Posted by: Kid In The Front Row | April 26, 2012 at 06:46 AM
I do not watch much television but when I do, it is because I am a slave to the few programs I DO watch so don't get food out of the fridge or knock on my door or text me or ask me to let you go outside and pee on your favorite tree or disturb me in even the most seemingly minute way. Not happening. You don't exist in my world.
Posted by: MaryAn Batchellor | April 27, 2012 at 03:16 PM
E: It was indeed a hot night in the old UCLA town. And somewhere... in my vast... um, archives is less accurate than like, STUFF... there's a transcription, but it may be some time before it ever gets unearthed.
Kid: Oh that Aaron. Grrr cubed.
MaryAn: I'll try to remember to bear that in mind, the next time I'm contemplating borrowing a cup of sugar.
Posted by: mernitman | May 01, 2012 at 10:01 PM
What a great post! So true. The character depth on the shows you mentioned is enviable. Pete Cambell is weasel-y, mean and at times pathetic but oh-so watchable. And Game of Thrones - How can a story that keeps killing the heroes be popular? Depth of character. Most of the time you hate them but it's that one moment they become sympathetic or at least understood that is so compelling.

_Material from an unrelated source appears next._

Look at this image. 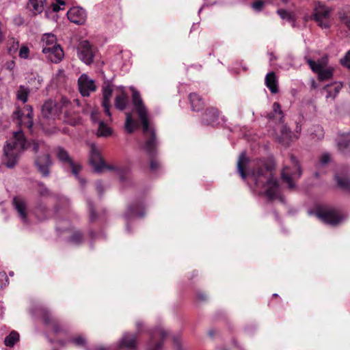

Posted by: Kary Rader | May 07, 2012 at 12:12 PM
Kary: "Thrones" really does push that boundary, doesn't it? But it's a reflection of reality. Having read four out of the five Martin books thus far, I can confirm that, as Arya put it, "Anyone can be killed." And just as importantly, re: your closing comment, I'd add "Anyone can be understood."
Posted by: mernitman | May 08, 2012 at 11:53 AM
I'm looking forward to "Safety Not Guaranteed"!